[Exercise set]:
1. Answer these questions from the passage about Sirius the cat, marking each answer with its letter:
(a) How long did Sirius live under Calliope's care?
(b) How many years did Sirius spend on the street?
(c) How soon after his new family arrived did everyone know Sirius was going home that day?
2. For each statement, say whether the passage about Sirius the cat supports it. Answer yes or no, and quote the words of the passage that decide it.
(a) Sirius's FIV+ status made him ill.
(b) At adoption events, Sirius reclined in his cage with one front leg stretched out.
(c) Sirius's new family included a young boy.
3. Carry the passage about Sirius the cat forward from its final sentence.

[Passage]:
Believing in love and redemption isn’t always easy, but the following stories of two very special cats help.
Sirius lived under Calliope’s loving umbrella for two years. “How is this gem being overlooked?,” we often wondered. His FIV+ status explained some adopters’ reluctance, even though he was healthy and symptom-free. Or perhaps his larger-sized tuxedo frame didn’t show as well in his website photo. (Hey, I identify! I confiscate the camera of anyone now who shoots below my collar bone.)
What his website profile had a harder time capturing was his unique spirit. After three years on the street, Sirius could have given up—on humans and on himself. Instead, he embraced life, meeting new people and experiences head on with the calm demeanor and studied observation that became his trademark. During adoption events, he would recline inside his large cage with one front leg stretched out, waiting for his public. And his public adored him, though still he remained under Calliope’s care.
Then one day, an application came in. His new family arrived to meet him, and Sirius stretched on the couch in the same relaxed pose. One by one, he carefully examined each stranger. The slow blink, the steady gaze, the gentle encouragement to the young boy to keep dragging the feather toy his way—within five minutes, Sirius and everyone else knew he was going home that day. As the car pulled away with Sirius in the backseat, did the two years of waiting mean anything then? Only perhaps that patient, wise Sirius showed the rest of us the power of faith.

[Dataset records]:
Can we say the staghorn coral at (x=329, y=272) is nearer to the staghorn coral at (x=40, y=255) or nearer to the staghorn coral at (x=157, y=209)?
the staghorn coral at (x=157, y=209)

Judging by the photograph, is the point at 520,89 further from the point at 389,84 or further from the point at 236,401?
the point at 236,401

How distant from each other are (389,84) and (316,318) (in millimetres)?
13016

[Answers to this exercise]:
1.
(a) Two years.
(b) Three years.
(c) Within five minutes.

2.
(a) No: "even though he was healthy and symptom-free"
(b) Yes: "he would recline inside his large cage with one front leg stretched out"
(c) Yes: "the gentle encouragement to the young boy to keep dragging the feather toy his way"

3.
Next is little moo-cow-spotted Pirate. A serious heart condition made him a prime candidate for the kill list at his first shelter, but this delightful cat escaped such a fate. He became a Calliope cat, charming all who met him. As adventurous as pirates of old, he wore his natural black eye patch with pride. But Pirate’s long-term prognosis was uncertain, so much so that one vet gently suggested that putting him down might be the best choice. Instead, Calliope put Pirate on medication to improve his heart function and restricted him to less energetic types of play. And he thrived, living in a loving foster home with his mom Mermaid.
Yes, we knew what he was facing. Pirate, however, did not. What he knew was how absolutely glorious it is to be a cat—to purr, to pounce, to feast on fish, to groom, to hear a familiar voice, to watch birds, to sun, to curl under blankets to sleep. In every way, Pirate celebrated his feline life. And those around him celebrated in response.
Today at the hospital, Pirate’s heart failed him. But it did not fail any of us. For two years, he lived with obvious joy and quiet dignity. He was well loved and well respected. His life span was short, but not another single thing about him was similarly constrained. Pirate leaves behind a reminder that meaning is measured in experiences, not in days; in overcoming limitations, not in the limitations themselves. You remain in my memory, little Pirate.